We are nearly 3 generations removed from the publication of Hughes’ poem. We’ve seen the best minds of our generation destroyed by madness, as Alan Ginsberg put it. The madness of materialism—owning things, possessing things, caressing things in a world of shrinking resources, “peak oil,” water shortages, food riots. We’ve seen the promise of technology pollute our rivers, our lakes–even the fathomless seas–and the air we and our children breathe. We’ve been confused by the cascading changes, future-shocked by the rate of change—”the unbearable lightness of being,” and we wonder where to stand, and how to hold on to this fiercely spinning globe.
Yet, we hold fast to the old dreams of honor and even “noblesse oblige”; and we hold fast to the new dreams of democracy, freedom and fair play. We seek the light of truth in our leaders; we petition; we vote—because we hold to our dreams, and we have been told, we have been taught, we have been trained—this is the way. We are peace-craving. We do not want conflict. The average man and woman eschews conflict.
We petition. We march. We shout, “Not in our name!” “Peace Now!” “Black Lives Matter!” And the holocaust continues. Millions more wounded, raped, crippled, torn physically, mentally, spiritually.
“Does it stink like rotten meat? Or crust and sugar over like a syrupy sweet? Maybe it just sags like a heavy load … Or does it explode?”

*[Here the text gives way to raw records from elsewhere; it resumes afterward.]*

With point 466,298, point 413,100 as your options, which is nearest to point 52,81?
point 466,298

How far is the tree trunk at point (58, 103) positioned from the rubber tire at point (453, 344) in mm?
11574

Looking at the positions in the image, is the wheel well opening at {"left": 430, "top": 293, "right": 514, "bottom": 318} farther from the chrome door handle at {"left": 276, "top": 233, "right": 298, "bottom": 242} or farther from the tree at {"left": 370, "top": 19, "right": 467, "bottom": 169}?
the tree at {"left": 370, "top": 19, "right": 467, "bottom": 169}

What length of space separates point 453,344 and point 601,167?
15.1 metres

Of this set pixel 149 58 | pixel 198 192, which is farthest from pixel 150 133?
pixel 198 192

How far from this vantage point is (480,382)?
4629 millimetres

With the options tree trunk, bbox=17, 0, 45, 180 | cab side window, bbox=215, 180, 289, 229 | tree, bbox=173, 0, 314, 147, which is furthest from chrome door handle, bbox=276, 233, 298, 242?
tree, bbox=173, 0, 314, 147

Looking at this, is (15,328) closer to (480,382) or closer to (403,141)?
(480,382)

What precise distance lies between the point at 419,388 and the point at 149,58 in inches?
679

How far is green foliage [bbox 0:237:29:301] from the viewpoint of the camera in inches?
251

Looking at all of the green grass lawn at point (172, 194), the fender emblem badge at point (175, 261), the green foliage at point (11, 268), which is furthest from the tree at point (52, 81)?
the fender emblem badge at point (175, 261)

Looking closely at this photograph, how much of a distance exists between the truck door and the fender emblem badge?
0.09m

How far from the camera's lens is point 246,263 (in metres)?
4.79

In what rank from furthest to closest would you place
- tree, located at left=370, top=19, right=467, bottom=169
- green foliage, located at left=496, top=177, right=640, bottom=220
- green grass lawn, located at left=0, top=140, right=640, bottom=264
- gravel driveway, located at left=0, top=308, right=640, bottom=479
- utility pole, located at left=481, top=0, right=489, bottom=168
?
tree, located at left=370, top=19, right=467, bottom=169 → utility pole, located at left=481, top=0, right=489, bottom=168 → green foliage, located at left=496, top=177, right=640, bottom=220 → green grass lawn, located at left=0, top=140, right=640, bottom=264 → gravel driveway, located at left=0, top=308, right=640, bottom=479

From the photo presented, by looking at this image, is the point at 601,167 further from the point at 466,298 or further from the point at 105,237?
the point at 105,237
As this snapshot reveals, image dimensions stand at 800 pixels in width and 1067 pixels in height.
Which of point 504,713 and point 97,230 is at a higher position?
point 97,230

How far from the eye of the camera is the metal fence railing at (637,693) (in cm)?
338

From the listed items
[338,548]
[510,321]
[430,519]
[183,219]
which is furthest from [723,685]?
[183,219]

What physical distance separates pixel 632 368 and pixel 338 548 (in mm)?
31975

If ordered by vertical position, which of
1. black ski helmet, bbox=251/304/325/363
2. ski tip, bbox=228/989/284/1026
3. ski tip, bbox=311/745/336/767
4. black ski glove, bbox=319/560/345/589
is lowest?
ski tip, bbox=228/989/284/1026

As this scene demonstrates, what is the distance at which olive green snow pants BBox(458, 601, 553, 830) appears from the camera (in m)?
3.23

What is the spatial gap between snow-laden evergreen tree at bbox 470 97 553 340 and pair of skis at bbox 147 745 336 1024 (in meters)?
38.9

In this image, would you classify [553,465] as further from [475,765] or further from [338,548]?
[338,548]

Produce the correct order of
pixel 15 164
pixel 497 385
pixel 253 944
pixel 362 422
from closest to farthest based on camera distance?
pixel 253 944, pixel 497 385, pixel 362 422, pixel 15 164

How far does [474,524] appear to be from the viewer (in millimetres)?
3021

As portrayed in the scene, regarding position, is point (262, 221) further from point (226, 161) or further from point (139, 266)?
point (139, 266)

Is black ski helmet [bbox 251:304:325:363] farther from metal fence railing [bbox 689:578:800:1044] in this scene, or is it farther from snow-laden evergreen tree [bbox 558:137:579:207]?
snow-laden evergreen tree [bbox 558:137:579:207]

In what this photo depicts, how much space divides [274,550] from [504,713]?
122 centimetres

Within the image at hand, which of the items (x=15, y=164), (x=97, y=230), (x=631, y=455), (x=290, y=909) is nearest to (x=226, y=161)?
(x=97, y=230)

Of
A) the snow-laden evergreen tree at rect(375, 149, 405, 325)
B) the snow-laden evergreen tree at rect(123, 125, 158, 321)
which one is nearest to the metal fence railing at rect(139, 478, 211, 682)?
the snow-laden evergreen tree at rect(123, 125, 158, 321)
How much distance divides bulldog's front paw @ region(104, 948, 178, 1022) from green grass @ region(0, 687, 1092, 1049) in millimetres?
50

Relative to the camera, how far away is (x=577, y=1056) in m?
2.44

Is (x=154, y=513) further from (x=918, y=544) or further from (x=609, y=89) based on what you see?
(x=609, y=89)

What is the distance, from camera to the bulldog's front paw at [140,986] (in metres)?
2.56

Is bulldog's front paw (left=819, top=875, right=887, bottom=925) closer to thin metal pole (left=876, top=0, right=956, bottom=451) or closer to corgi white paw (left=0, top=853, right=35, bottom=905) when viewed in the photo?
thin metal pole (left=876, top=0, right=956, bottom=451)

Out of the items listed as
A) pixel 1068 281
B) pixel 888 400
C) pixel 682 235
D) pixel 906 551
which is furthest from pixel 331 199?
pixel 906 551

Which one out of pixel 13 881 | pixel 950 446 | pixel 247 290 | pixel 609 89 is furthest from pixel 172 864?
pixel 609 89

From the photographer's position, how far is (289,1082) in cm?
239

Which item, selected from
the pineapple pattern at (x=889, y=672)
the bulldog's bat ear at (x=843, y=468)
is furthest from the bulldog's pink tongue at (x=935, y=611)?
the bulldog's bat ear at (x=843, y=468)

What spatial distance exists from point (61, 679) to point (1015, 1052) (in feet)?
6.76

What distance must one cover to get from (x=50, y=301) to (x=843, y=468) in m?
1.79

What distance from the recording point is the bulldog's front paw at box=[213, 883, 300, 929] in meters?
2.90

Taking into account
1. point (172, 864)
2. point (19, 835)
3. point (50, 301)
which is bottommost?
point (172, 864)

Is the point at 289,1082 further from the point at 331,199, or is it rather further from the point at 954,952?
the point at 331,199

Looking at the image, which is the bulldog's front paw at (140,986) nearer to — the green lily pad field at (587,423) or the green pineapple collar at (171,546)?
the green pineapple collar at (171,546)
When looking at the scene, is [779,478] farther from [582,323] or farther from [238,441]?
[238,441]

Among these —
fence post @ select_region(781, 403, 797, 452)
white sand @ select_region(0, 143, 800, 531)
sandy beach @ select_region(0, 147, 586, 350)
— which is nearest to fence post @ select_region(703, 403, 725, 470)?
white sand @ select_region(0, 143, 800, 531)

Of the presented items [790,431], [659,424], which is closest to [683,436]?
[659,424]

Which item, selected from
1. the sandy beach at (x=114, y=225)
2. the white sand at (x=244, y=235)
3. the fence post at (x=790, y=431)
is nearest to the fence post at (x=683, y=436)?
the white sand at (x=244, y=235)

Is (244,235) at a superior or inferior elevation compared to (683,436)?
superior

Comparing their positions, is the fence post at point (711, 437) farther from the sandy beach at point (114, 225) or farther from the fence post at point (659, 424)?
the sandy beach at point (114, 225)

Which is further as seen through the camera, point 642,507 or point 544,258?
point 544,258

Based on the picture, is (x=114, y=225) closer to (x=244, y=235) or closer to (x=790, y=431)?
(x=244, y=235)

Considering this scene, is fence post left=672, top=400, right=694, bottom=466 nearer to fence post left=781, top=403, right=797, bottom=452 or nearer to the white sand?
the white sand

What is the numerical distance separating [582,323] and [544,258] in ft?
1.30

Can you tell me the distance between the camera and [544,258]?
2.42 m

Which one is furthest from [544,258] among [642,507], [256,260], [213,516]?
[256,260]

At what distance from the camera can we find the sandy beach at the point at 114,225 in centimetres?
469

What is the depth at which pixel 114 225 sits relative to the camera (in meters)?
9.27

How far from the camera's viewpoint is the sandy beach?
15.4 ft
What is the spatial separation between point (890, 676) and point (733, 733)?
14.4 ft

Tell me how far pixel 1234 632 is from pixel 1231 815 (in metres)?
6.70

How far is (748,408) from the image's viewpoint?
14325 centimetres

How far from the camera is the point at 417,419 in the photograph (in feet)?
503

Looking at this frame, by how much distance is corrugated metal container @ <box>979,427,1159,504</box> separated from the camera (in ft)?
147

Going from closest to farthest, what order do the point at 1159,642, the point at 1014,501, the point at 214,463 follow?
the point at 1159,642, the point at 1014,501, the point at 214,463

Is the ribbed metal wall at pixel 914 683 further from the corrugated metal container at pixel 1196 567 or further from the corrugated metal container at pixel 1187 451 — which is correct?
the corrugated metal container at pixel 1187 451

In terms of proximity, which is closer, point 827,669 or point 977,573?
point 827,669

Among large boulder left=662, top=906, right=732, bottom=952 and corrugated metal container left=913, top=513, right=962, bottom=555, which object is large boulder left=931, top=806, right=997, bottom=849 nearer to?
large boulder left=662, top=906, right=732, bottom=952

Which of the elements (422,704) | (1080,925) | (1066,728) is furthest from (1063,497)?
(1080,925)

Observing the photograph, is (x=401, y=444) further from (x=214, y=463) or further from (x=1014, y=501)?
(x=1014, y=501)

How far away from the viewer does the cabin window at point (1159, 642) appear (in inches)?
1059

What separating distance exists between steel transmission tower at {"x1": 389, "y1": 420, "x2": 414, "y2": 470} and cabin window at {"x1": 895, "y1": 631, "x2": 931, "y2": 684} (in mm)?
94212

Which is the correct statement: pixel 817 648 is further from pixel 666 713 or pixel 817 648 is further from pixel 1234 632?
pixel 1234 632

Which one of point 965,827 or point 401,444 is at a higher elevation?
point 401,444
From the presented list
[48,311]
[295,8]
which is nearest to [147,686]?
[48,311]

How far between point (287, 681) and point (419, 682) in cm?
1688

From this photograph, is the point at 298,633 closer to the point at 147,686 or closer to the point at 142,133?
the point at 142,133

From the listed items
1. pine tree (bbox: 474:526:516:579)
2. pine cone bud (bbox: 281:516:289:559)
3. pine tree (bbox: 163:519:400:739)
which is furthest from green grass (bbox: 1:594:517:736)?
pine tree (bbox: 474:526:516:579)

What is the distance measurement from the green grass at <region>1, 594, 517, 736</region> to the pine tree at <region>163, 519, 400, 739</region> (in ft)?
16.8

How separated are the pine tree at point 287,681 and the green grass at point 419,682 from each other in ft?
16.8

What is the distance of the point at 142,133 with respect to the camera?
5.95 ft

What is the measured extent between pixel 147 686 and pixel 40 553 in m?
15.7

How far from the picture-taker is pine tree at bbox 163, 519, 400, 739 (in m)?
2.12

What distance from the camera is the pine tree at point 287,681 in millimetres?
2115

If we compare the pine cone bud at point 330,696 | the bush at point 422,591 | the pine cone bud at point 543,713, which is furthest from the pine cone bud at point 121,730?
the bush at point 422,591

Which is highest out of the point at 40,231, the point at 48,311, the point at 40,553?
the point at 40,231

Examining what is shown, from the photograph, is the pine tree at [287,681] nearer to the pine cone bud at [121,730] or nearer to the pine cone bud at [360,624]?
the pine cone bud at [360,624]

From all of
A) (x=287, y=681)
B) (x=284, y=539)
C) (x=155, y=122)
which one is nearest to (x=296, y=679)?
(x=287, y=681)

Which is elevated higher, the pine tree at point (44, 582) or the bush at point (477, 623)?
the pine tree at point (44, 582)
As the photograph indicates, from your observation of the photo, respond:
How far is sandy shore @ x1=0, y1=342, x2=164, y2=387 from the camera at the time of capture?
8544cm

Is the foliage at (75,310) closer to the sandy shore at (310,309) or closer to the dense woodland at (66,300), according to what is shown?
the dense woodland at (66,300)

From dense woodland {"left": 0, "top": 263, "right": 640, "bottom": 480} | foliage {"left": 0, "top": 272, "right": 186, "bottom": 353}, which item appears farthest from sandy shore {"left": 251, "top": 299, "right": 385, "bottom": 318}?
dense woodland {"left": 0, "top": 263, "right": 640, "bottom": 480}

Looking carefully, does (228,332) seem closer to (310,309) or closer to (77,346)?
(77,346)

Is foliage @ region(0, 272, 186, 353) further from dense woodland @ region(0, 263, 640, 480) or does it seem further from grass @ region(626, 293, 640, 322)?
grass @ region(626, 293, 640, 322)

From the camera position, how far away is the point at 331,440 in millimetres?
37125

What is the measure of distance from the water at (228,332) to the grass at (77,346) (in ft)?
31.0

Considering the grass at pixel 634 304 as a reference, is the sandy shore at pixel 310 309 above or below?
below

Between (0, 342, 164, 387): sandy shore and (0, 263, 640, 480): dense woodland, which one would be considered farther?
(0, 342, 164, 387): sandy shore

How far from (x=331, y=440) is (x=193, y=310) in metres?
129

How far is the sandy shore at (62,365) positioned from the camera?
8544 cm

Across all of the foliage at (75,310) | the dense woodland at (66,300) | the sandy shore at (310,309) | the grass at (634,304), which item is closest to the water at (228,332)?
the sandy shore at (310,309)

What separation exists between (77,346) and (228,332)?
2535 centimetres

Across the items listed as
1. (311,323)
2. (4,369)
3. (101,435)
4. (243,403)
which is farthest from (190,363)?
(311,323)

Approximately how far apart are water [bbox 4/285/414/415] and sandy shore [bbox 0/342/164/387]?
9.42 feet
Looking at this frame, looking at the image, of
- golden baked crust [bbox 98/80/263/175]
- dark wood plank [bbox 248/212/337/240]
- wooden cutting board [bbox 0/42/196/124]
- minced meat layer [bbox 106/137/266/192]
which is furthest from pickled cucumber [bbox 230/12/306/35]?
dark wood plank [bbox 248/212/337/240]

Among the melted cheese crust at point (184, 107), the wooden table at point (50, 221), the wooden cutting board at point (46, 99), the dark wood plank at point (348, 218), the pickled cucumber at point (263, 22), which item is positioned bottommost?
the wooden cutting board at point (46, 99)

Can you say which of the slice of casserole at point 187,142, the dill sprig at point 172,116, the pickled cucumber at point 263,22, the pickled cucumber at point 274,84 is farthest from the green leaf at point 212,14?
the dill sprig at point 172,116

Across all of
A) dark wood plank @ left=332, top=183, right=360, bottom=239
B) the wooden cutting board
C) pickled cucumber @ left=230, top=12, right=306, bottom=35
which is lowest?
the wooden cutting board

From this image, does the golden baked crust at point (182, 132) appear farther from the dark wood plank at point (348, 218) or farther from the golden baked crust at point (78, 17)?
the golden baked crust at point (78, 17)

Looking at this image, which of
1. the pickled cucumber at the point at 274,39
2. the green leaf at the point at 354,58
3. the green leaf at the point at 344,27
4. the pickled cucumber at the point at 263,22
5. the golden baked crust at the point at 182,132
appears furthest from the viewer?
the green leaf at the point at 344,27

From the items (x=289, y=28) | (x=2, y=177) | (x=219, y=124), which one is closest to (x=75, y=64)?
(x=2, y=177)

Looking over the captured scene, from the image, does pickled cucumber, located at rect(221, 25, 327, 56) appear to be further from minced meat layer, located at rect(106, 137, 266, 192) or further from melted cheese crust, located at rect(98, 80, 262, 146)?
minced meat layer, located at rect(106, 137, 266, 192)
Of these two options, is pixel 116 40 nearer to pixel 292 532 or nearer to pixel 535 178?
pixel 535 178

And now the waves of resistance surge again. We gather in cities all over this land–to ponder Hughes’ mighty question—to share the burden of our dreams, to challenge our dreams: have they been beacons, or have they misled us? This American Dream that Henry Miller back in 1945 called “an air-conditioned nightmare”—where is it taking our world—this shrinking, wounded globe we share with hungry billions—what healing vision can we offer? We space-cadets who traveled first into a moon-lit future in 1969: “One small step for a man; one giant leap for….” For whom? For what? Where did we stumble, where did we lose our way? And can we help each other now? Can we put aside the territoriality of ideas, the preciousness of ideology and find the thread out of the maze?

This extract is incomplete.